[Libclc-dev] [PATCH 1/3] Introduce per device defines

Jan Vesely jan.vesely at rutgers.edu
Fri May 22 13:42:27 PDT 2015


On Fri, 2015-05-22 at 21:20 +0100, Jeroen Ketema wrote:
> > On 21 May 2015, at 16:03, Jan Vesely <jan.vesely at rutgers.edu> wrote:
> > 
> > On Tue, 2015-04-14 at 17:35 -0700, Tom Stellard wrote:
> >> On Tue, Apr 14, 2015 at 06:28:02PM -0400, Jan Vesely wrote:
> >>> On Mon, 2015-04-13 at 08:23 -0700, Tom Stellard wrote:
> >>>> On Sun, Apr 12, 2015 at 06:46:52PM -0400, Jan Vesely wrote:
> >>>>> Make cl_khr_fp64 define per-device.
> >>>>> This patch does not change the generated Makefile
> >>>>> 
> >>>>> Signed-off-by: Jan Vesely <jan.vesely at rutgers.edu>
> >>>>> ---
> >>>>> I've tried to find a way to make libclc more device specific.
> >>>>> This series handles fp64, but I plan to extend it to other defines like
> >>>>> __CLC_HAVE_FMA, or (with Tom's recent patches) __CLC_HAVE_LDEXP.
> >>>>> 
> >>>>> Alternatives I could think of was to try to get the information from clang,
> >>>>> but I don't think it should provide that kind of low level information.
> >>>>> Or add r600 support to librt.
> >>>>> 
> >>>> 
> >>>> Clang is already defining cl_khr_fp64 for SI+ devices.  I think these other
> >>>> define belong in clang too.  Clang's X86 front-end defines a __FMA__ macro,
> >>>> plus macros for other instructions, so I think we should follow the same
> >>>> convention for r600/si.
> >>> 
> >>> I found the clang target definitions. It does not really solve the
> >>> problem of having the information in two different places, but I guess
> >>> clang is a better place than libclc. I've prepared a patch to get it
> >>> working on all asics.
> >>> Do we want this solution for NVPTX/until 3.7 is released?
> >>> so the process would be to add a desired define to libclc/configure, and
> >>> clang, and remove it from configure when the respective clang version
> >>> gets released?
> >>> 
> >>> jan
> >>> 
> >> 
> >> I would leave NVPTX as is and let people who work on it make the
> >> decision about what to do.

◆ Stated task 1:
Reproduce the stretch of the libclc thread from "On Fri, 2015-05-22" through "more device specific.", swapping "cl_khr_fp64" for "cl_khr_fp16".

◆ Material:
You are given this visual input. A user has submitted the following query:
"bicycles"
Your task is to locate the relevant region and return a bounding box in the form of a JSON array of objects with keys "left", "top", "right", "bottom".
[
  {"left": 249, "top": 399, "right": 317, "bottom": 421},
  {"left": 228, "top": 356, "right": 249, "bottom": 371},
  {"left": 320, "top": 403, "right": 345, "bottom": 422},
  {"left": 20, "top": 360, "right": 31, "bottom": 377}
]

◆ Stated task 2:
Track down every line of the listing that contains the string "right" and copy each one out. Case counts.

◆ Written reply 1:
On Fri, 2015-05-22 at 21:20 +0100, Jeroen Ketema wrote:
> > On 21 May 2015, at 16:03, Jan Vesely <jan.vesely at rutgers.edu> wrote:
> > 
> > On Tue, 2015-04-14 at 17:35 -0700, Tom Stellard wrote:
> >> On Tue, Apr 14, 2015 at 06:28:02PM -0400, Jan Vesely wrote:
> >>> On Mon, 2015-04-13 at 08:23 -0700, Tom Stellard wrote:
> >>>> On Sun, Apr 12, 2015 at 06:46:52PM -0400, Jan Vesely wrote:
> >>>>> Make cl_khr_fp16 define per-device.
> >>>>> This patch does not change the generated Makefile
> >>>>> 
> >>>>> Signed-off-by: Jan Vesely <jan.vesely at rutgers.edu>
> >>>>> ---
> >>>>> I've tried to find a way to make libclc more device specific.

◆ Written reply 2:
Your task is to locate the relevant region and return a bounding box in the form of a JSON array of objects with keys "left", "top", "right", "bottom".
  {"left": 249, "top": 399, "right": 317, "bottom": 421},
  {"left": 228, "top": 356, "right": 249, "bottom": 371},
  {"left": 320, "top": 403, "right": 345, "bottom": 422},
  {"left": 20, "top": 360, "right": 31, "bottom": 377}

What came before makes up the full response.